REPUBLIKA.CO.ID, DENPASAR - Wakil Gubernur Bali Ketut Sudikerta mengajak tokoh-tokoh pariwisata di daerah itu untuk mengembangkan kawasan Bali bagian utara, sebagai salah satu upaya memperkecil ketimpangan pembangunan maupun kesejahteraan masyarakat.

"Jika ini dibiarkan terus, maka akan terus terjadi ketimpangan dan kemiskinan meningkat. Jadi, ayo bantu pemerintah untuk ikut mengembangkan Buleleng," kata Sudikerta saat menggelar pertemuan dengan sejumlah tokoh-tokoh pariwisata, di Denpasar, Kamis.

Menurut dia, masih banyak potensi di Kabupaten Buleleng (Bali utara) yang bisa dikembangkan untuk kepentingan pariwisata. Kalau pengembangan sekarang yang baru tertuju pada wisata marina, khususnya lumba-lumba, itupun dinilai kurang optimal. "Di sana masih diperlukan wisata alternatif seperti wisata olahraga hingga wisata spiritual. Lama-lama wisatawan akan bosan juga kalau kepariwisataannya tidak dikembangkan," ujarnya.
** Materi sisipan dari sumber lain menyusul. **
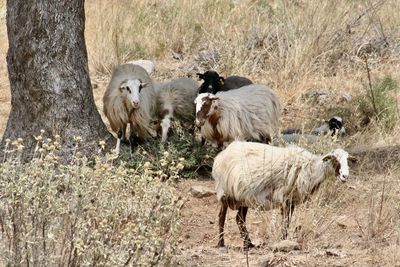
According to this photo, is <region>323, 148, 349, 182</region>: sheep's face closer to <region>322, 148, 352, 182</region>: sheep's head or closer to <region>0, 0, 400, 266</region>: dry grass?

Apalagi, ucap dia, di Kabupaten Buleleng juga ada tanah milik Pemprov Bali seluas 600 hektare. Dia mengusulkan agar tokoh pariwisata dan para pengusaha asal Bali dapat membentuk konsorsium untuk mengelola tanah tersebut menjadi kawasan wisata terpadu, seperti halnya di ITDC Nusa Dua, Kabupaten Badung.
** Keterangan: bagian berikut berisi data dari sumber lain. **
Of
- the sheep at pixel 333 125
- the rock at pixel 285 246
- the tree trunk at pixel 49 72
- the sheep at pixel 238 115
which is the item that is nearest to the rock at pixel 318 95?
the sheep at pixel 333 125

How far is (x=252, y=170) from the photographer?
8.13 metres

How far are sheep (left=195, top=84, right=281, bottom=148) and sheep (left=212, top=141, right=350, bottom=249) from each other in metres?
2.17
Sudikerta berpandangan bahwa di tengah tantangan pariwisata internasional maupun daerah-daerah tetangga Bali yang terus berbenah, maka Bali juga harus segera mencari solusi terhadap sejumlah persoalan kepariwisataan yang dihadapi. "Jika tidak, maka Bali akan tergerus. Sekarang saja lama tinggal (length of stay) wisatawan sudah berkurang menjadi hanya rata-rata tiga hari, karena dua hari dimanfaatkan wisatawan untuk berlibur ke daerah tetangga Bali yang menawarkan harga lebih murah dengan kualitas yang bagus," ucapnya.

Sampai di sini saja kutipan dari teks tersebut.